The stock market rally through 2025 is likely to continue, but investors should consider preparing for the day when the market becomes overextended, according to UBS.
UBS global equity strategist Andrew Garthwaite said in a note to clients that his team is "cautiously optimistic" about stocks in 2025, but warned that six of the seven prerequisites for a bubble to form have already occurred.
The bubble premise that has been fulfilled includes increasing earnings pressure and loss of market breadth. The remaining premise is loose monetary policy, and the Federal Reserve cut interest rates by another 25 basis points on Thursday, pushing the market further in this direction.
Gassweet suggests that if the market does turn into a bubble, investors should try to stick to stocks with more enduring growth stories. The report states: "In case we have not yet entered a bubble (35% chance), we would prefer to invest in places that can also be proved to have reasonable valuations without a bubble," including artificial intelligence and electrification.

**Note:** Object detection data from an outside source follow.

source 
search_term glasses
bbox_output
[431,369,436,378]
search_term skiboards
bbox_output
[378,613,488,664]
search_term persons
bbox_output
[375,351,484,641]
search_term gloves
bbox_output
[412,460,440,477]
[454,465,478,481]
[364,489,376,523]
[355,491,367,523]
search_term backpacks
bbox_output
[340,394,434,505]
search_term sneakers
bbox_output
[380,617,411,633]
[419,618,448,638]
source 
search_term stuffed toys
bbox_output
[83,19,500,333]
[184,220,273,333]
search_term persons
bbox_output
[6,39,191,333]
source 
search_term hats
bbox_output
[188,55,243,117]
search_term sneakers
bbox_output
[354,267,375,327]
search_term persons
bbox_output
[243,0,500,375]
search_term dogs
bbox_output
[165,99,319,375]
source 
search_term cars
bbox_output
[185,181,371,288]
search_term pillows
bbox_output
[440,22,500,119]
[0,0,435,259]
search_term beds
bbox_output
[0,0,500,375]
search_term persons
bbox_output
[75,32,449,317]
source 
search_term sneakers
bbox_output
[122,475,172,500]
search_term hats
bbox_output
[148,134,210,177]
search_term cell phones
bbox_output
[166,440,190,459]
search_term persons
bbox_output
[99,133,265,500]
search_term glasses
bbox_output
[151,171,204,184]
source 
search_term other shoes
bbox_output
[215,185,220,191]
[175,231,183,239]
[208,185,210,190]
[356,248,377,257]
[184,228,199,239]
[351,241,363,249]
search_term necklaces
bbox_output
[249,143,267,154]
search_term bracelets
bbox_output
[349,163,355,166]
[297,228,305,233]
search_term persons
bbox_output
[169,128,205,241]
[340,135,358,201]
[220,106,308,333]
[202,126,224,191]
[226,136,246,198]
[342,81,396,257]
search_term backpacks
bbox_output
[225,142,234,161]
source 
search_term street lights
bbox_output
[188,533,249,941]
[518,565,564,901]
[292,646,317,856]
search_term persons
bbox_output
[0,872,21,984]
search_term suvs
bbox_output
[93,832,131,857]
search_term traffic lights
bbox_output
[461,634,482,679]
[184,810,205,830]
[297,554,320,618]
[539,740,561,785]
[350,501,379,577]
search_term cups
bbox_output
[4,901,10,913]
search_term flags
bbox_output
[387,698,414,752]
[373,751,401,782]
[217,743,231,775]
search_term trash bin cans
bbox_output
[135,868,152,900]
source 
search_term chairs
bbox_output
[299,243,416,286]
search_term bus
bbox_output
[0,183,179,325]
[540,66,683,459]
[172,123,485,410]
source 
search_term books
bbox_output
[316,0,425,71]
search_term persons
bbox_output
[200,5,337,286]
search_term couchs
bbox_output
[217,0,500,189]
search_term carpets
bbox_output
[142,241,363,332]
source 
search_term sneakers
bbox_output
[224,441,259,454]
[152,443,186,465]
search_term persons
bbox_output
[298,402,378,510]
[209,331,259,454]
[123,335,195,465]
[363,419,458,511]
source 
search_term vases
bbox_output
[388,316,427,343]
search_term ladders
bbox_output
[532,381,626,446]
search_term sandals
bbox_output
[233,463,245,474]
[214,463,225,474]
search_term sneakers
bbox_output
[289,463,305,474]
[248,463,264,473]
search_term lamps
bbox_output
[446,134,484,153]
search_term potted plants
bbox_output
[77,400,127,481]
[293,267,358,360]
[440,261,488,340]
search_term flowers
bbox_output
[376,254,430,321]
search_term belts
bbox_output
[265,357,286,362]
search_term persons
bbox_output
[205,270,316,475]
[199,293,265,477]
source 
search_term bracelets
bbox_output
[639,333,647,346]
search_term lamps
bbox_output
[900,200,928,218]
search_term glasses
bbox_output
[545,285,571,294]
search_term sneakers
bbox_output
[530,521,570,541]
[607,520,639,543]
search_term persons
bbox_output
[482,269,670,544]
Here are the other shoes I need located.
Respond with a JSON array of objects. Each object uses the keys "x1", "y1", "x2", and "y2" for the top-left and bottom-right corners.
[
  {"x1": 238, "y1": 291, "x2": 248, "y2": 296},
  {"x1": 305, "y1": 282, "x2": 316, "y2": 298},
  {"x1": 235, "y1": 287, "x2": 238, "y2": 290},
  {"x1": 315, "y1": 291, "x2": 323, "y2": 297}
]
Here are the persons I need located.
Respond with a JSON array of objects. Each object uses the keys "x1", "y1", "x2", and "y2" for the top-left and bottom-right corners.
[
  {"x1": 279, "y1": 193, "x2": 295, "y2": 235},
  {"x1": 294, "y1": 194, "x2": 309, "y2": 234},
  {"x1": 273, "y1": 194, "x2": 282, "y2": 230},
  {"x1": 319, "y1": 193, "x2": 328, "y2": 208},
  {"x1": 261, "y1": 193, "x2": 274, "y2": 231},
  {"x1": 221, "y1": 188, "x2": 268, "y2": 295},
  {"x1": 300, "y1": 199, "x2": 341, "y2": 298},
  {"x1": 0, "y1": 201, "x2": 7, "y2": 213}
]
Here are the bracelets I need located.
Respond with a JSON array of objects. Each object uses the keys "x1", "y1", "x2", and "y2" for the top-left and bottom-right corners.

Hedge stocks identified by UBS include those that have already experienced strong gains during the AI boom, such as TSMC, Meta Platforms, and the utility company Vistra Corp. The stock price of Vistra Corp. has more than tripled in 2024.
Although these stocks may appear expensive from a valuation standpoint, selecting stocks with long-term growth stories can help the portfolio maintain its value relatively well when the market bubble bursts.
UBS's report states: "The problem with bubble theory is that when the bubble bursts, investors often lose 80% of their funds (as seen in Japan after the end of 1989, the internet bubble, or Nifty 50). We can only assign a 35% probability to the bubble, but that is 10% higher than before."
Additionally, UBS maintains a bullish outlook on gold for the next 12 months, expecting the precious metal to reach $2,900 per ounce by the end of next year. UBS recommends allocating about 5% of a dollar-denominated balanced portfolio to gold as a diversification investment.
UBS pointed out that central banks around the world are likely to continue increasing their gold holdings for reserve diversification. The latest data from the International Monetary Fund (IMF) shows that the net purchases of gold by global central banks reached the highest monthly level of the year in October. UBS expects that driven by de-dollarization, central banks will purchase 982 tons of gold this year, up from the bank's previous forecast of 900 tons.